De EU zou tenminste initiatieven moeten nemen ten aanzien van die
landen en thema's waar zij tijdens de afgelopen MRC en 3^e Commissie
van de Algemene Vergadering van de VN ook actief is geweest. In dit
verband kan gedacht worden aan resoluties inzake Birma/Myanmar; DR
Congo, Israëlische nederzettingen in de bezette gebieden, Noord-Korea
en Turkmenistan. Afgelopen jaar bleek het helaas niet mogelijk een
meerderheid te behalen voor EU-initiatieven inzake Tsjetsjenië, Soedan
en Zimbabwe. Ook dit jaar zou de EU zich daar onverminderd voor moeten
inspannen. Waar nodig zullen nieuwe stappen worden gezet. Zo
rechtvaardigt bijvoorbeeld de zorgwekkende mensenrechtensituatie in
Oezbekistan een resolutie.
De lijn doortrekkend van de MRC en 3^e Commissie mag het aannemelijk
worden geacht dat anderen dan de EU (-lidstaten) resoluties zullen
indienen inzake onder andere Belarus, Cambodja, Cuba en Iran. Deze
initiatieven verdienen, afhankelijk van de definitieve tekst, in
principe steun vanuit de EU. In beginsel van de EU als geheel en
indien dat niet mogelijk is, in ieder geval van zoveel mogelijk
EU-lidstaten op nationale titel. Het is op dit moment nog niet
duidelijk of de Verenigde Staten in de MRC het initiatief zullen nemen
voor het indienen van een China-resolutie. Wanneer de VS hiertoe
overgaan, zal Nederland binnen de context van de EU zijn positie
bepalen.
De mensenrechtensituatie is in ieder land verschillend en er bestaat
geen standaard benadering om verbetering te bewerkstelligen. Bij de
bepaling van de Nederlandse inzet moet steeds gekeken worden naar de
ernst van de situatie in het land in kwestie, het mogelijke effect van
de te nemen actie en de haalbaarheid van de inzet. Wanneer uit het
voorbereidend overleg blijkt dat inzake landen waar de
mensenrechtensituatie te wensen overlaat een resolutie weinig kans
maakt, zal Nederland zich sterk maken voor alternatieve opties waarin
de zorg voor de mensenrechtensituatie tot uitdrukking wordt gebracht.

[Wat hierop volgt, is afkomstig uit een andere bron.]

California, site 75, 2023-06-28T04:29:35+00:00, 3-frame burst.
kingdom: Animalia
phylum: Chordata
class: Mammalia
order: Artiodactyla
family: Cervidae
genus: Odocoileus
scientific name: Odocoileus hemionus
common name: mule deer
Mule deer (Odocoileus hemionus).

Hierbij kan worden gedacht aan een verklaring van de voorzitter van de
MRC, die wordt afgestemd met het betrokken land en derhalve minder
confronterend van toon is. Tenslotte kan de EU zelf in haar verklaring
in de MRC een kritische passage aan bepaalde landen wijden. Hiervoor
zouden, naar het nu voorkomt, onder andere Indonesië, Nepal,
Saudi-Arabië en Syrië in aanmerking komen.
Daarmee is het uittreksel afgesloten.